The way things typically go in LA the only guarantee is the residents will be on the losing end in some form or fashion (also many politicians are probably skimming off plenty for themselves and their buddies). Especially with Landry at the helm.
(Meta? Blue Owl Capital's institutional investors? Blue Owl Capital's private investors?)
Maybe we'll be blessed by AI companies making money but staying under usage projections. Then, those areas have more power.
Remember how much time and money they burned on Metaverse? They’ve got nothing to show for it. And wasn’t only like 1-2 years ago they stopped publishing DAU’s in favor of a more favorable metric?
Someone feel free to correct me but they seemed to be just dipping their toes into a bit of a house of cards situation just a couple of years ago.
I assume eventually all this investment should result in price drops for cloud GPU rates. Maybe somebody has setup an automated rate aggregator and collected the data? It would be interesting to see the historical data and monitor the changes, like dollars per TFLOP/hr or something standardized to track over time like other economic data or prices. EDIT: this is along the lines and pretty interesting — https://www.unitedcompute.ai/gpu-price-tracker
I know I’m mixing two different thoughts but they are connected in my head for entrepreneurs interested in starting independent tech/AI/LLM businesses needing heavy compute infrastructure.
Old GPUs (ex hopper, A100) prices has been dropping but the new ones will go up.. so yes it doesn’t need to crash for you to have cheaper gpus
Or maybe they’re ok with the collateral on offer.

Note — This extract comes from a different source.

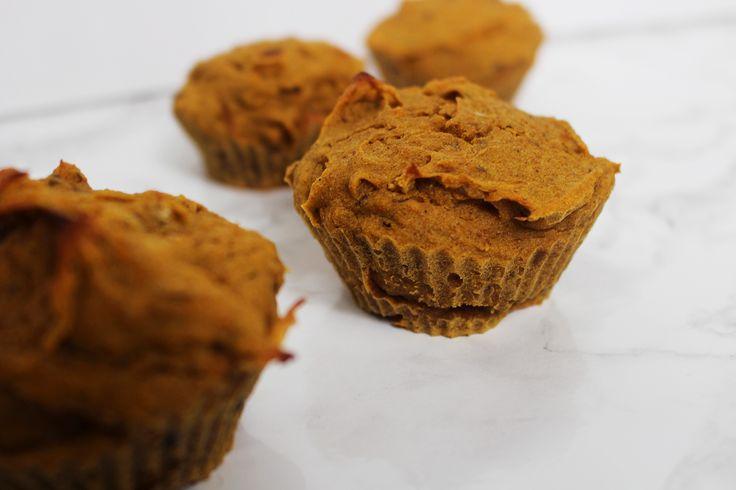 De her græskarmuffins er søde men samtidige sunde. Jeg spiste dem til frokost-snack, men det kan også sagtens bruges somaften-snack til en god film eller som dessert når der kommer gæster på besøg.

If Blue Owl is providing capital for an equity slice, they get huge leverage on their cut baked into the deal. Pension funds that may end up buying debt in the deal eventually don't want to actually fund the equity of the project and take the risk booting it all up while sitting at the front of the capital stack with corresponding risk of getting wiped out (even if it's a Meta partnership), they simply want securitized fixed income, and make it as vanilla as possible.
So the question is more "will Private Credit (or pension funds/institutions) take debt backed by datacenter collateral with long term service agreements with Meta" and the answer is yes. There is much lower quality stuff than that in the PC space.
But the one thing that doesn’t compute is the commitment. There is a long term obligation now incurred by meta to use this infrastructure. If it’s a capital lease I assume this is now a liability on their books (and disclosures)?
But tech companies horde cash because they don't have anywhere they see as a good investment.
You'd think investing in their own data centers would get a better return than cash.
Kind of makes you wonder why everyone is so eager to fund these projects for them.
In terms of corporate capital structure, shareholder returns are usually maximized by taking on at least some debt (leverage). The precise optimal proportion of debt depends on several factors, particularly credit rating.
You'll be paying a higher rate of interest on your loan than you're receiving on your cash.
You'd be better off taking the $1m directly out of your cash pile.